Quitéria Chagas sobre Carnaval: “O corpo fala e conta nossa história”

A Rainha do Carnaval: Quitéria Chagas e sua Trajetória Inspiradora

A uma semana do desfile na famosa Marquês de Sapucaí, o coração de Quitéria Chagas, uma mulher de 45 anos, já pulsa ao ritmo do agogô de quatro bocas, um símbolo da Sinfônica do Samba. Com 26 anos de experiência no Carnaval, a rainha de bateria do Império Serrano não é apenas responsável por defender o pavilhão da Serrinha; ela representa a luta contra barreiras que começaram quando ainda era uma passista e questionava a ausência de mulheres negras em postos de destaque nas agremiações.

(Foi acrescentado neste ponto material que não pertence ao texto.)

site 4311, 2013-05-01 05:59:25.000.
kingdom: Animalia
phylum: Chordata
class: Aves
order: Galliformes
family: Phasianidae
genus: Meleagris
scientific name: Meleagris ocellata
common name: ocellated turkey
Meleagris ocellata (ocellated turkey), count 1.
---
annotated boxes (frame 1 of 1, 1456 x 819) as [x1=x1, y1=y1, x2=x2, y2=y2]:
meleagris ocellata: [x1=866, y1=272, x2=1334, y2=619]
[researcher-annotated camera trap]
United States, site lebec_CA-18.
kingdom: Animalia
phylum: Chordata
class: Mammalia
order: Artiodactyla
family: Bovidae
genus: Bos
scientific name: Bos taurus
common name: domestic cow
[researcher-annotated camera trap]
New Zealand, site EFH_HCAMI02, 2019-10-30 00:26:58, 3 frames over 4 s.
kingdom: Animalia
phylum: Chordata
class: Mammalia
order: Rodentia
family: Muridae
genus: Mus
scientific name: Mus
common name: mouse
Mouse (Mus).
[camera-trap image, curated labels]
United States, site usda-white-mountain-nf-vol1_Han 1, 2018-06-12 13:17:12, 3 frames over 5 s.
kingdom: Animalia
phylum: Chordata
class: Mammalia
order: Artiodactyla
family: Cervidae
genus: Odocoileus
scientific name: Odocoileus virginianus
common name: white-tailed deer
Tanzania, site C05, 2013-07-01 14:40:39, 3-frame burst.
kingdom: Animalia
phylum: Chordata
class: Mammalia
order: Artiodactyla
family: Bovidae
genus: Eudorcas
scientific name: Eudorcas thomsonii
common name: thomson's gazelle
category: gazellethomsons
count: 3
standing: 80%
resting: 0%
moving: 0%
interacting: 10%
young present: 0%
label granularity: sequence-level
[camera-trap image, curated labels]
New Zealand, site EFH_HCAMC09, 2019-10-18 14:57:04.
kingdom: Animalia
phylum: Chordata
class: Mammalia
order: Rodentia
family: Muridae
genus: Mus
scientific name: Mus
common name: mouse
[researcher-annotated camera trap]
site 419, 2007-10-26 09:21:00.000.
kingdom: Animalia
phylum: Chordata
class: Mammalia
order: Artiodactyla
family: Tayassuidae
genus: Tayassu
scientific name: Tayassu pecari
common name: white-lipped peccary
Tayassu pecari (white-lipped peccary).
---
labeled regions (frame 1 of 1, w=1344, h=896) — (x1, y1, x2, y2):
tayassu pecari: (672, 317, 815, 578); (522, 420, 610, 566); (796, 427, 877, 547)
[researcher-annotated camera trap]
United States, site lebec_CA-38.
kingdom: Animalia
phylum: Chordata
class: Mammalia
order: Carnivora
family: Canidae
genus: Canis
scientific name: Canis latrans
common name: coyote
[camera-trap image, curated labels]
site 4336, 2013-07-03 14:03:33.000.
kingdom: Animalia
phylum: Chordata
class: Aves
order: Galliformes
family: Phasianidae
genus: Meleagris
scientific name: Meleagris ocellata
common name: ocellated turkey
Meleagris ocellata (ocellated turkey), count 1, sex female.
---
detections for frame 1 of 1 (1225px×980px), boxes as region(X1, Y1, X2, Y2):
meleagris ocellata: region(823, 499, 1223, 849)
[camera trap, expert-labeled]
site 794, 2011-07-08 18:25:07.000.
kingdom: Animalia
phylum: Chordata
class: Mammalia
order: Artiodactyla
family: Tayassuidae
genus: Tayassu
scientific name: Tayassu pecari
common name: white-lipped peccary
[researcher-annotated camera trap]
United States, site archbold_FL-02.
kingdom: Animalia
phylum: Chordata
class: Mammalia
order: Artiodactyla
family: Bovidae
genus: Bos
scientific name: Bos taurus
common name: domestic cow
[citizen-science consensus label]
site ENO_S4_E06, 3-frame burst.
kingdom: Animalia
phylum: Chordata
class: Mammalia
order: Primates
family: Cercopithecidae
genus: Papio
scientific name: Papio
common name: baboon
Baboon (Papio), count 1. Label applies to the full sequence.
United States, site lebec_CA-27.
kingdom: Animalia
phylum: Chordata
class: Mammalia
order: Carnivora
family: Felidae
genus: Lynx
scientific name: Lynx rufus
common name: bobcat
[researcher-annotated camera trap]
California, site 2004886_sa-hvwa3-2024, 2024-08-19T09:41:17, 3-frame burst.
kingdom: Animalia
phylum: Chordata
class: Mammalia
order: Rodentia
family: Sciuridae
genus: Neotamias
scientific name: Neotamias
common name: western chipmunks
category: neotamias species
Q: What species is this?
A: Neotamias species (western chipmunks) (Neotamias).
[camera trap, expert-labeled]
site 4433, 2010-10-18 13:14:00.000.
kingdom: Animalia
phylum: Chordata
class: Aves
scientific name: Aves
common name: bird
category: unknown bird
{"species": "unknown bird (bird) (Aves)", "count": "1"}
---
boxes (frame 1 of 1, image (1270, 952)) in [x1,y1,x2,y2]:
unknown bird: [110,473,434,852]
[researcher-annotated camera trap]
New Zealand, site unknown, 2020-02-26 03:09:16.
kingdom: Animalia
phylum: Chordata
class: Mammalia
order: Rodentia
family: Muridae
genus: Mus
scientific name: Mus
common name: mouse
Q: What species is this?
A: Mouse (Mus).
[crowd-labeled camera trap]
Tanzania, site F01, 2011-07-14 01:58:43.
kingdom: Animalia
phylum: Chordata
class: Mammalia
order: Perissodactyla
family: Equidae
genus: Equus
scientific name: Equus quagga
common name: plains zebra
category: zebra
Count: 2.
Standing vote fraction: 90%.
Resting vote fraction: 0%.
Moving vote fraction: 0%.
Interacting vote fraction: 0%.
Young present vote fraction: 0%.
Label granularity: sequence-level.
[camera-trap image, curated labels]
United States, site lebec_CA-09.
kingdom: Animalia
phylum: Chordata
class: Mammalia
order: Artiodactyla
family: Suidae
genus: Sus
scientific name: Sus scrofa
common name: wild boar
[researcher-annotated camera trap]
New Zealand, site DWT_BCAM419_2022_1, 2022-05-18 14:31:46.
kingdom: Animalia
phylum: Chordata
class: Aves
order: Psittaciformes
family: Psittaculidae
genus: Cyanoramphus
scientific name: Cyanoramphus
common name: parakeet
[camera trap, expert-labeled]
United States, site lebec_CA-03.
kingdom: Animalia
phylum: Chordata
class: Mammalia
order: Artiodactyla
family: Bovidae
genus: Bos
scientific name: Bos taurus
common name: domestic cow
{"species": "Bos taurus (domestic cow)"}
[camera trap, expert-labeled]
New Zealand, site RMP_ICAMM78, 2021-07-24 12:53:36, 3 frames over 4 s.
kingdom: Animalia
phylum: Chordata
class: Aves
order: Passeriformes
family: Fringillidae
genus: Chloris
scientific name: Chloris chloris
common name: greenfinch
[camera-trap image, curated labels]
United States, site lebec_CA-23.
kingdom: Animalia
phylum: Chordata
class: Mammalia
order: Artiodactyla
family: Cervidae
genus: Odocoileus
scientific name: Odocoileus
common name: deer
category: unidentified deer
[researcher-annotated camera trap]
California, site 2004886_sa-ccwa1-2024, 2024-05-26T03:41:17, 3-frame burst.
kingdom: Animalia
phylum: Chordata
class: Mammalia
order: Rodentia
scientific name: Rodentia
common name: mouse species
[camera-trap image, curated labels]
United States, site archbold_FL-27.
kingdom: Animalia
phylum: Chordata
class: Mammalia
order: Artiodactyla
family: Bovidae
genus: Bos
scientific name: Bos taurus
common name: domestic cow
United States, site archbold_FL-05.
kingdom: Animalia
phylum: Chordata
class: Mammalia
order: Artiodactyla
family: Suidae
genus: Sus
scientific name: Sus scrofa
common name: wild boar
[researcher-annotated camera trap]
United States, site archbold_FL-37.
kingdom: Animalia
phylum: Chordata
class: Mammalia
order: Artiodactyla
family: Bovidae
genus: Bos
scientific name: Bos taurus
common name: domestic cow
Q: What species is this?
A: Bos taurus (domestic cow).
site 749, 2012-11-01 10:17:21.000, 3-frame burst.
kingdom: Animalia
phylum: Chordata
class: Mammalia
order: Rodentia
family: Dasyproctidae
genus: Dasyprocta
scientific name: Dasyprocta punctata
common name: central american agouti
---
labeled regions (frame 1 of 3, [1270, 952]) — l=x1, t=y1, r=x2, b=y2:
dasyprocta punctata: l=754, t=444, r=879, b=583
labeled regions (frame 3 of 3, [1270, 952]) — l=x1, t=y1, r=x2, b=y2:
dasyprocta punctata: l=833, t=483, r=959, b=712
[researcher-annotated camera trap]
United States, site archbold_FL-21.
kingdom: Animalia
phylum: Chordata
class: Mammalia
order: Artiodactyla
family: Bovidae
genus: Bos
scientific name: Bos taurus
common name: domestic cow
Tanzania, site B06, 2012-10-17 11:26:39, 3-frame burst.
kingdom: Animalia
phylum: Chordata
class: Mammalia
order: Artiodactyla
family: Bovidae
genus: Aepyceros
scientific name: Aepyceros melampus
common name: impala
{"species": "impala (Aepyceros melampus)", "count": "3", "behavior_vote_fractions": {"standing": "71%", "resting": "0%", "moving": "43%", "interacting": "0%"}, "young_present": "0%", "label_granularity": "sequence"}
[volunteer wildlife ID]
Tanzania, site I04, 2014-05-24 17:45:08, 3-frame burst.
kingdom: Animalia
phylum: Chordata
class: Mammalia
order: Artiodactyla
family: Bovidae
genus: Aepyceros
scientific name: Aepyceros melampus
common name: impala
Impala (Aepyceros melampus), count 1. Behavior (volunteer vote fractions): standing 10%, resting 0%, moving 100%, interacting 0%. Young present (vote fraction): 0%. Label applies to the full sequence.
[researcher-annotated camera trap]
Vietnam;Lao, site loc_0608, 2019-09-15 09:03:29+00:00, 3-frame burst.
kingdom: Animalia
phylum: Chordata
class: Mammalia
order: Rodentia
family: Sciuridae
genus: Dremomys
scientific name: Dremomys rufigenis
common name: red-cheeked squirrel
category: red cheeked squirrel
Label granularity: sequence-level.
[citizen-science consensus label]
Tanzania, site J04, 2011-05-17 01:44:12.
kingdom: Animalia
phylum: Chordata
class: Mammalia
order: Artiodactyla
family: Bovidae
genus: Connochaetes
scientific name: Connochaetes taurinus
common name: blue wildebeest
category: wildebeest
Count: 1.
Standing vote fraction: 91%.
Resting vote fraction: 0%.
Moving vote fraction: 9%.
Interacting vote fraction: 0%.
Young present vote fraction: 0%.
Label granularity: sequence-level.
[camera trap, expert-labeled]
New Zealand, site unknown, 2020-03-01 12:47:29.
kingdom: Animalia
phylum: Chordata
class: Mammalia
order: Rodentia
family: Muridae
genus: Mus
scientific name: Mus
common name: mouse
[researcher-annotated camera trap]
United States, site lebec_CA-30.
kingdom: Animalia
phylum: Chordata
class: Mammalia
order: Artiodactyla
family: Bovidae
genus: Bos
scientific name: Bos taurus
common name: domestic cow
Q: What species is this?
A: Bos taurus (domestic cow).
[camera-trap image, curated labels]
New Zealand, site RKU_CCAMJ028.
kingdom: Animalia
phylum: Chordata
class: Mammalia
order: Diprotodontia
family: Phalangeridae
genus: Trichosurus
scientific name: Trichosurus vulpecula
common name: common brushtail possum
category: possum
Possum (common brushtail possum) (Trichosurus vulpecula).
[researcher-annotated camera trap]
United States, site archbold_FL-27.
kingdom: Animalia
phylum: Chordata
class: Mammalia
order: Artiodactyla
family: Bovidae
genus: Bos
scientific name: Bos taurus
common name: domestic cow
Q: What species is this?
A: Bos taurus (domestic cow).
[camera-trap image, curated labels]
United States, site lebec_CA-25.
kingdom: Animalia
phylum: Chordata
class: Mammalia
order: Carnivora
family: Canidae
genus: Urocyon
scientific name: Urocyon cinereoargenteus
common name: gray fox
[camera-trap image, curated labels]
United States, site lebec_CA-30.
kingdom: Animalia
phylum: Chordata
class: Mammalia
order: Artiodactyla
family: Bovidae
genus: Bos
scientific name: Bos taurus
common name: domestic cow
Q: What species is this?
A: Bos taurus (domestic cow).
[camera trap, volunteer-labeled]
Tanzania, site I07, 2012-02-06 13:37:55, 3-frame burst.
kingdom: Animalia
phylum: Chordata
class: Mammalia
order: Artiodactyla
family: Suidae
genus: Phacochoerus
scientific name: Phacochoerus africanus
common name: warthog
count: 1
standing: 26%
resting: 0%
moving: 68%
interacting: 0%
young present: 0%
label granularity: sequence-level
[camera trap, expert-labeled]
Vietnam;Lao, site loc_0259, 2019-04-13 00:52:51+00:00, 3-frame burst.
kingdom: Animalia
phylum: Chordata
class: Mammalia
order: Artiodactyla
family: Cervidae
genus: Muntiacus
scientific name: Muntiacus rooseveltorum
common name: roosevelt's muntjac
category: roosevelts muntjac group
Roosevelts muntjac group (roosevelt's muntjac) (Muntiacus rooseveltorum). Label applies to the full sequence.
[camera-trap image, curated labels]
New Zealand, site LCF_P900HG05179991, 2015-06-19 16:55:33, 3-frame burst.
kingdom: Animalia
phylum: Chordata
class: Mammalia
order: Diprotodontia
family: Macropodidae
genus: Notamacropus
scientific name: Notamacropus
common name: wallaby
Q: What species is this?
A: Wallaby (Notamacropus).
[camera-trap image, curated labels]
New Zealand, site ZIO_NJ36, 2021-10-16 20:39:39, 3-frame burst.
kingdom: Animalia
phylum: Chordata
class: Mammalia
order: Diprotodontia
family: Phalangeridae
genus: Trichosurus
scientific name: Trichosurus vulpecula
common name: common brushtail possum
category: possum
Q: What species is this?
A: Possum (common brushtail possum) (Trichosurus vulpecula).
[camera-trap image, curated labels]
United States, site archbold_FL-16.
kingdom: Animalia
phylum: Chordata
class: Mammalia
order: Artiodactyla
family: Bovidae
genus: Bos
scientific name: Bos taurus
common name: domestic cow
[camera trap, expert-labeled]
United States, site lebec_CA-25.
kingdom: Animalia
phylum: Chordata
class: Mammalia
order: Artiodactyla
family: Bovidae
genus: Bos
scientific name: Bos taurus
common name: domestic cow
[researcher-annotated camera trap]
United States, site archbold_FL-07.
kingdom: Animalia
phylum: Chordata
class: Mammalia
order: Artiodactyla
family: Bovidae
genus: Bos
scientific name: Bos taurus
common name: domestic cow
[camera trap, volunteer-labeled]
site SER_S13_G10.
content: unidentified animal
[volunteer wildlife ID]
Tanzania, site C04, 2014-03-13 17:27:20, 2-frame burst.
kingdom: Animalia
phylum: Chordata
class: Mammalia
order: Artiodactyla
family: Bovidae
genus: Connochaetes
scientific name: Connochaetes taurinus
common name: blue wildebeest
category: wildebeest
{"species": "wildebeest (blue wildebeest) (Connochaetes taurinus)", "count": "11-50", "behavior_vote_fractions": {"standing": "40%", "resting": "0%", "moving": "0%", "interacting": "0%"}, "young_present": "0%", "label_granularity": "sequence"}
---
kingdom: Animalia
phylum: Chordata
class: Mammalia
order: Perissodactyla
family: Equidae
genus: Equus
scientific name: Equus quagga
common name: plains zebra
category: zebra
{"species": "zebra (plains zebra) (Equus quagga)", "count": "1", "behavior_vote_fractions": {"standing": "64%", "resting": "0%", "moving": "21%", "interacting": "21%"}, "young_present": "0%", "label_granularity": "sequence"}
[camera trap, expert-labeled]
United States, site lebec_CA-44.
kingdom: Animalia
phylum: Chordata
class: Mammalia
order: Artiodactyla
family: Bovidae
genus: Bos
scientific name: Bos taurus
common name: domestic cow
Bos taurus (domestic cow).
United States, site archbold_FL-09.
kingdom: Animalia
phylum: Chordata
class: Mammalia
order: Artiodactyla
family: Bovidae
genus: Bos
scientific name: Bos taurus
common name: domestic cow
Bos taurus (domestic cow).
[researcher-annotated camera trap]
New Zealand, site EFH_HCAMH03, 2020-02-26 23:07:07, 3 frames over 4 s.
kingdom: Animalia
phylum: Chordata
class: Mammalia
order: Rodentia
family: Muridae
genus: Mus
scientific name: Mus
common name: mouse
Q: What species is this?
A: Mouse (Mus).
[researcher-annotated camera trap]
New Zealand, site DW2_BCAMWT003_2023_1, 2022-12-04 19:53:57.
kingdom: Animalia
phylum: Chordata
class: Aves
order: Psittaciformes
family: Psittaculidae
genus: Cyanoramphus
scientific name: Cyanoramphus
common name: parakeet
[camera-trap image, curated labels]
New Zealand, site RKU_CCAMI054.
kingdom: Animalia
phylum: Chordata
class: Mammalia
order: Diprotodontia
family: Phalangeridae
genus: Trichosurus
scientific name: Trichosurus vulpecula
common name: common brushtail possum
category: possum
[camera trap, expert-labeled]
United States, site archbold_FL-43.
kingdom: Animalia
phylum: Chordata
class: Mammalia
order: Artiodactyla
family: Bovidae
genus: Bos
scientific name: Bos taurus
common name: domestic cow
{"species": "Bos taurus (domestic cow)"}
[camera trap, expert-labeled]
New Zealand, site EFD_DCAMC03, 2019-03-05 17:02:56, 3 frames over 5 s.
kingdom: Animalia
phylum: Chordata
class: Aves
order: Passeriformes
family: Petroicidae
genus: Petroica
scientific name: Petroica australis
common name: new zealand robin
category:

Uma História de Desafios e Superações

Quitéria se destaca não só pela sua presença marcante, mas também pela sua trajetória de resistência e luta. Ela afirma que, ao longo dos anos, percebeu que muitas vezes as mulheres retintas, assim como ela, eram deixadas de lado em favor de outras que não representavam a verdadeira diversidade do Carnaval. Em uma entrevista à CNN Brasil, ela compartilha sobre sua preparação física e emocional para o desfile deste ano, além de uma mudança em sua fantasia a pedido da renomada escritora Conceição Evaristo, que será o enredo da escola em 2026.

A Influência de Conceição Evaristo

O desfile deste ano promete ser diferente, trazendo uma carga espiritual e literária em homenagem a Conceição Evaristo, uma das maiores vozes da literatura brasileira contemporânea. Quitéria conta que a conexão com a escritora foi tão forte que levou a uma mudança inesperada em sua fantasia, exigindo que ela representasse a entidade de Evaristo.

“A dona Conceição fez uma exigência para a escola: tive que mudar a minha fantasia há apenas duas semanas. Ela queria que eu representasse a entidade dela”, revela Quitéria. Ela reconhece que essa mudança trouxe não apenas uma pressão, mas também uma honra imensa de carregar essa energia na bateria.

Raízes e Ancestralidade

Para Quitéria, Conceição Evaristo simboliza a imortalidade da mulher preta e a conexão com as raízes do Império. Ela destaca a importância de figuras como Dona Ivone Lara e Tia Eulália, que abriram caminhos para as mulheres negras no Carnaval. “Nossas lutas se espelham. Dona Ivone sofreu demais por ser uma mulher preta letrada em sua época. A Conceição traz agora essa vontade da comunidade de mergulhar na leitura e na própria história”, diz.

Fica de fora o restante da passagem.